*Required action 1:*
Please answer these questions from the text on newborn heart defect screening below, marking each answer with the same letter as its question.
(a) What percentage of the cases did atrial septal defect account for?
(b) How many infants were screened and followed up after discharge?
(c) What was the sensitivity of pulse blood oxygen saturation measurement combined with cardiac auscultation?
*Required action 2:*
Carry on the text on newborn heart defect screening from the point where it stops.

*Supplied text:*
Sixty-one of the positively screened infants were diagnosed with CHD using color Doppler ultrasound, and 4 false negative cases were found in the follow-up, so a total of 65 cases of CHD were diagnosed. A total of 65 cases were diagnosed not only in neonatal period but within 6 weeks of age. When the types of defect were analyzed statistically, the results revealed that ventricular septal defect, atrial septal defect, and patent ductus arteriosus (including other cardiac malformations) were the top three, accounting for 41.5%, 18.4%, and 12.3% respectively. Eighteen cases had complex CHD (3 cases had transposition of the great arteries, 1 case had double-outlet right ventricle, 5 cases had pulmonary valve stenosis, 3 cases had tetralogy of Fallot, 3 cases had aortic coarctation, 2 cases had anomalous pulmonary venous drainage, and 1 case had pulmonary atresia). Of the 4 false negative cases, 2 had atrial septal defect (>5 mm), while the other 2 had patent ductus arteriosus (which was not closed at three months after birth) (Table 2).

Table 2 Various Types of CHD

The Detection of 65 Cases of Neonatal CHD Using the Different Screening Methods

Table 3 shows the sensitivity of different screening methods for patients with CHD. The results revealed that pulse blood oxygen saturation combined with cardiac murmur detection has the highest detection rate. Compared with the single cardiac murmur test, pulse blood oxygen saturation measurement has a higher detection rate for complete transposition of great arteries, anomalous pulmonary venous drainage, and pulmonary atresia, while cardiac auscultation examination is more likely to find atrial septal defect, ventricular septal defect, patent ductus arteriosus, pulmonary valve stenosis, and aortic coarctation.

Table 3 Comparison of Detection Rates of POX, Cardiac Auscultation, and Combined Screening

A Comparison of the Sensitivity, Specificity, and Youden’s Index of Three Screening Methods for Neonatal CHD

A total of 8305 infants were screened and followed up after discharge, and 65 cases of CHD were found using echocardiography, which was regarded as the “gold standard.” The results also showed that the sensitivity of POX combined with cardiac auscultation was 93.85%, indicating that the dual method can significantly improve screening sensitivity and Youden’s index, while the figures for effectiveness and authenticity were also the highest (Table 4).

Table 4 Comparison of Sensitivity, Specificity and Youden’s Index of 3 Methods (Cases)

*Records shown:*
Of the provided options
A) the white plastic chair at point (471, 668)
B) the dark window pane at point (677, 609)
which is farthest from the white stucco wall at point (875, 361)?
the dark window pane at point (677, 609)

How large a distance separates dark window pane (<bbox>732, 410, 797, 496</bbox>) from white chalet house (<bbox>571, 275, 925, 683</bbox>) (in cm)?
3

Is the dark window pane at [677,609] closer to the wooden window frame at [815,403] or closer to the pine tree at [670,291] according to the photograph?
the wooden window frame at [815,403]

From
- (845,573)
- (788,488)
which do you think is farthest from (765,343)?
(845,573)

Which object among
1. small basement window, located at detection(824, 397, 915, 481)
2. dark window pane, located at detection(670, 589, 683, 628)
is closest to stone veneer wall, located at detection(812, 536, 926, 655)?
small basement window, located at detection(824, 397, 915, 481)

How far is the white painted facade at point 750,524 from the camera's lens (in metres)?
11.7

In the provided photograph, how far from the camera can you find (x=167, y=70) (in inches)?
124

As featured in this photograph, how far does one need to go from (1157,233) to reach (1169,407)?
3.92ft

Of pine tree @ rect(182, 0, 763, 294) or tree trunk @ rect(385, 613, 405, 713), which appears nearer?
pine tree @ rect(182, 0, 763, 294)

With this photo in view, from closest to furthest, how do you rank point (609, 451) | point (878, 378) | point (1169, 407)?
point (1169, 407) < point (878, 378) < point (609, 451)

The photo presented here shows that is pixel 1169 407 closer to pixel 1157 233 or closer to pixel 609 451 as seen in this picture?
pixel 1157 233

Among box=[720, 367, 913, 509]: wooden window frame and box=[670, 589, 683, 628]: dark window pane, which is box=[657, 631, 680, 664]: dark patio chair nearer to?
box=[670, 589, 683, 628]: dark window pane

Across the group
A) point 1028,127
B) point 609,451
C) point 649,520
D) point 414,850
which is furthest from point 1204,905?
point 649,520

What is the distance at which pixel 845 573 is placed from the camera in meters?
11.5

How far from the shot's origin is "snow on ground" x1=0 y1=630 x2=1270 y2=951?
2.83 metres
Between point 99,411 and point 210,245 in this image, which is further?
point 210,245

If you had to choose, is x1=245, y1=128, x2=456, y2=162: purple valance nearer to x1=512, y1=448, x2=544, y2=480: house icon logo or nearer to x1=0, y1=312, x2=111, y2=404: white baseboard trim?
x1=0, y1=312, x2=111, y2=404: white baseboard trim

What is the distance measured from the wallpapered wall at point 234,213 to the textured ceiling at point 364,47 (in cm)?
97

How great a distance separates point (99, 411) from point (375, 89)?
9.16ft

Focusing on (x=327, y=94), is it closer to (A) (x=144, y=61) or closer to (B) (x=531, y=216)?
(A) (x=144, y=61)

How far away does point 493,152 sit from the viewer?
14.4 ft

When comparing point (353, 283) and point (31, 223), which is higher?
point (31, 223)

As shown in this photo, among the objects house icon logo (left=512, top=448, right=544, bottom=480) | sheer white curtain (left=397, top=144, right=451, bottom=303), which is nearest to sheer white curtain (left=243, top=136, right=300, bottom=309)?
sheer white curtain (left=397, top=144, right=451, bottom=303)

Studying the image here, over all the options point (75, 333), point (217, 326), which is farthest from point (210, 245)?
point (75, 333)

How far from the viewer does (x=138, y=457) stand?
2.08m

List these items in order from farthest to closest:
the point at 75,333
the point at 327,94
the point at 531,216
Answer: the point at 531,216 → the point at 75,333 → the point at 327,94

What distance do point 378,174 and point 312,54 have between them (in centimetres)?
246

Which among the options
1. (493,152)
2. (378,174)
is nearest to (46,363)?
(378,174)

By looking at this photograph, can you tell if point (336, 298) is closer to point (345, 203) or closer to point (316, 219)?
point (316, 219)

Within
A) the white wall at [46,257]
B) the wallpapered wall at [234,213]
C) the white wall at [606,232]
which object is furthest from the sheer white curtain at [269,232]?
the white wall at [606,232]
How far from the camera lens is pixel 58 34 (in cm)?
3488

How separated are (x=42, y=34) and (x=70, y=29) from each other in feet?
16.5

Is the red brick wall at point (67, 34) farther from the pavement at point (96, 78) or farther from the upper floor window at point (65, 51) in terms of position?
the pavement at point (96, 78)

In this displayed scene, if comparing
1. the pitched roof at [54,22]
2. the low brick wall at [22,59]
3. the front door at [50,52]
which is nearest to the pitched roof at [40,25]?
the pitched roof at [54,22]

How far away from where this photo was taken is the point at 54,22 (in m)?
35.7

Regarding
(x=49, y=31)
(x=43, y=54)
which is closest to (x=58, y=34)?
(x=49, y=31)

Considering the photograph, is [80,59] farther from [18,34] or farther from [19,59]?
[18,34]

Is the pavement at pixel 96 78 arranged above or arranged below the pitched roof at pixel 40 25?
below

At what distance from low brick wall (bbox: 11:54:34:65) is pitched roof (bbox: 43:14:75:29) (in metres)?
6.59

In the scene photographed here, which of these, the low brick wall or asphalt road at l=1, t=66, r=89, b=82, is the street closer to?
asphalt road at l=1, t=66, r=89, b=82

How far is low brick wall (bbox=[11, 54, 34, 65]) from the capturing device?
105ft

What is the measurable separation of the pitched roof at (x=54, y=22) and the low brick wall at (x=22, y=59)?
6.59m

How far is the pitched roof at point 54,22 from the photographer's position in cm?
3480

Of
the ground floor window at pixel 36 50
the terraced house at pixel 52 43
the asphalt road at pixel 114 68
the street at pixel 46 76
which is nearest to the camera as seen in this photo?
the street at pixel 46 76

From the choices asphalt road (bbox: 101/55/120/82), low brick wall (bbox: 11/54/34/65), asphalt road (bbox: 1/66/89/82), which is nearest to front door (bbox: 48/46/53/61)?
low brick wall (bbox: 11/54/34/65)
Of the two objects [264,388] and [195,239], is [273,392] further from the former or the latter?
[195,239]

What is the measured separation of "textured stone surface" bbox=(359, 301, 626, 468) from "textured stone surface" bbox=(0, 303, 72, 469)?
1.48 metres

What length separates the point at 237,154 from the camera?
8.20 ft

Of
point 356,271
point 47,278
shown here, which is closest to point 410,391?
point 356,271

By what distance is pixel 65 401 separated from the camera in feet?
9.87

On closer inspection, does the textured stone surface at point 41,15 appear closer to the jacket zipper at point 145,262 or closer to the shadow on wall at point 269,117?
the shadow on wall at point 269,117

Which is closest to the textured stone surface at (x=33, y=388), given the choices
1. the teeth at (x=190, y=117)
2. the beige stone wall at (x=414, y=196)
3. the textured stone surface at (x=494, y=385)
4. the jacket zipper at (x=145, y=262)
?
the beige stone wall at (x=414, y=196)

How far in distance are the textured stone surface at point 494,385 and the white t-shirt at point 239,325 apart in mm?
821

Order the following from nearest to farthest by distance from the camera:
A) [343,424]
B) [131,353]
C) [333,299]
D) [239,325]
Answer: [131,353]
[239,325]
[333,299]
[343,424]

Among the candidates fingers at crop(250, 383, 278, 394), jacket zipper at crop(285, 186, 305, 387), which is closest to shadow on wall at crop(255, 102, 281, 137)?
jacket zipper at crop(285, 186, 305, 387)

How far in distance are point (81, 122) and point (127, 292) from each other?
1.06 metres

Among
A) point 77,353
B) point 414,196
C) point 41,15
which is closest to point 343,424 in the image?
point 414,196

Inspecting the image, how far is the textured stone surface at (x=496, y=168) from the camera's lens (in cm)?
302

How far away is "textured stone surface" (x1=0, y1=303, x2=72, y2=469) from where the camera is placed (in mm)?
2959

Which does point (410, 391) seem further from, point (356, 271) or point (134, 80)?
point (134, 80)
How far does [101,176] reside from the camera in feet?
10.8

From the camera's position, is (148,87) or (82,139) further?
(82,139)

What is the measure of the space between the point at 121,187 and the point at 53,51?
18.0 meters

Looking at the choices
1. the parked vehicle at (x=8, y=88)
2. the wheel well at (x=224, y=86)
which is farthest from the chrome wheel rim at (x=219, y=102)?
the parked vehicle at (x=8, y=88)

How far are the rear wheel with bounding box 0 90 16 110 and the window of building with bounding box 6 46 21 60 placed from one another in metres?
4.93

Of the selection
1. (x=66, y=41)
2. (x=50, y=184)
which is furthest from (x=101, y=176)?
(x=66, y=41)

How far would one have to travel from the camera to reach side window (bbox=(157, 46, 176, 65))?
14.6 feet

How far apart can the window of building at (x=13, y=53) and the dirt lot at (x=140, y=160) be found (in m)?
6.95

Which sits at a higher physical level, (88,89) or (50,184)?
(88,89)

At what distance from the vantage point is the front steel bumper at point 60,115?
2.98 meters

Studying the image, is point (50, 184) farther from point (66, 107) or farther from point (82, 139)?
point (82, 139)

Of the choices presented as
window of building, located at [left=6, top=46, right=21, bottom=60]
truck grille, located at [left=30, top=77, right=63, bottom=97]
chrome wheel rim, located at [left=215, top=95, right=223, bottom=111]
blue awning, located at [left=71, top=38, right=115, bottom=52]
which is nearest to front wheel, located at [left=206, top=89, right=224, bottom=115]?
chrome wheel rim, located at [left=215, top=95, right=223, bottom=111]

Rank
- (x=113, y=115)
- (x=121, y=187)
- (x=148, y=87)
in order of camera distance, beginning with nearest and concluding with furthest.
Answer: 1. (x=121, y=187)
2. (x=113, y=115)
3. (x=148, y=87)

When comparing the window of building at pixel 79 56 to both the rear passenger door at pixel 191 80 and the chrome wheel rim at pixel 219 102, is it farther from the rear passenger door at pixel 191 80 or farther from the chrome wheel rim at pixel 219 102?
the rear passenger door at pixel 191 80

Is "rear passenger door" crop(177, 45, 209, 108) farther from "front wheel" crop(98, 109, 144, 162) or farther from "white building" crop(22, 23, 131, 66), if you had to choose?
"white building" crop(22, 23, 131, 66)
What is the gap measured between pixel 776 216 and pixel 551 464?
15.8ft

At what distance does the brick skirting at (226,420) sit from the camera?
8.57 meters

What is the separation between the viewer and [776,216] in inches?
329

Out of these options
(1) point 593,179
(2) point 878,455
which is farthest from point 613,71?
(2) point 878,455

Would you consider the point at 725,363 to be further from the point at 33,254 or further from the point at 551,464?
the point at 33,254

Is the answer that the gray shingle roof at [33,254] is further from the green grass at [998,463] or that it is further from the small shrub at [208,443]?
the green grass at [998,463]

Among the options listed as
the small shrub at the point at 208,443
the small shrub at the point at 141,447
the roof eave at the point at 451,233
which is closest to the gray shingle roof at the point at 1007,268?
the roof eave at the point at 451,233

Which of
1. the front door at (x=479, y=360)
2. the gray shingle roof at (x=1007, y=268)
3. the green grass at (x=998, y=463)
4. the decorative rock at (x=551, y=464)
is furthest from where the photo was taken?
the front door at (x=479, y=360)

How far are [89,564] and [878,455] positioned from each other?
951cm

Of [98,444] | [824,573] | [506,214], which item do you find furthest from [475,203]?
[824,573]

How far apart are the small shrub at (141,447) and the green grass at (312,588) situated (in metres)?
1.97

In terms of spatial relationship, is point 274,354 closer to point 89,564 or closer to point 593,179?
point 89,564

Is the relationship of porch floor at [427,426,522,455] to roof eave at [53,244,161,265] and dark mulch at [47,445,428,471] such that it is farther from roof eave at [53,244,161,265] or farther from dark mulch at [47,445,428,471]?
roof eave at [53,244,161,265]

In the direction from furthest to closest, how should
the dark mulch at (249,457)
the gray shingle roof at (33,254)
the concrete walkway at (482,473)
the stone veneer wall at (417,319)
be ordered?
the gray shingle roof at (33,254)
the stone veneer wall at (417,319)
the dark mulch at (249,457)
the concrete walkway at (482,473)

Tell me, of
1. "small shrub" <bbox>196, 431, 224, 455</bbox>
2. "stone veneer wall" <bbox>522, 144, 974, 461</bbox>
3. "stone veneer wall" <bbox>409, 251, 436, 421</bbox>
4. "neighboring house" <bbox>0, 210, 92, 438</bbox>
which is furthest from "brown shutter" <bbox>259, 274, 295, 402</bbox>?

*Answer box 1:*
(a) 18.4%
(b) 8305
(c) 93.85%

*Answer box 2:*
A Comparison of Receiver Operating Characteristic Curve of Subjects Using the Different Screening Methods

The receiver operating characteristic (ROC) curves of the three screening methods were compared and analyzed, and the results showed that the area under the ROC curve (AUC) of combined screening was 0.966, which was significantly higher than the AUC of a single method screening, and the ability for the combined screening was also the highest (Figure 2, Table 5).

Table 5 Comparison of ROC Curves of Subjects with Different Screening Methods

Figure 2 Comparison of ROC curves among different screening methods.


Neonatal Screening and the Early Diagnosis of CHD

At present, the internationally recognized incidence rate of CHD is 7‰-8‰. In the present study, 65 children were diagnosed with CHD making the incidence of CHD in our city 7.82‰.9 Among 120 referrals not included by screening, 22 of them had a prenatal diagnosis of severe CHD, which is why they were transferred to other hospitals within six hours of birth. Fifteen of them had complex CHD, 5 of them had atrial septal defect, and 2 of them had ventricular septal defect. In addition, most of the infants transferred for other reasons had an extremely low birth weight and congenital malformations. Since the incidence of CHD in these infants is often higher than that in other infants in hospital,10 timely tracking these infants’ CHD screening results in other hospitals can better reflect the detection rate of CHD screening in newborns.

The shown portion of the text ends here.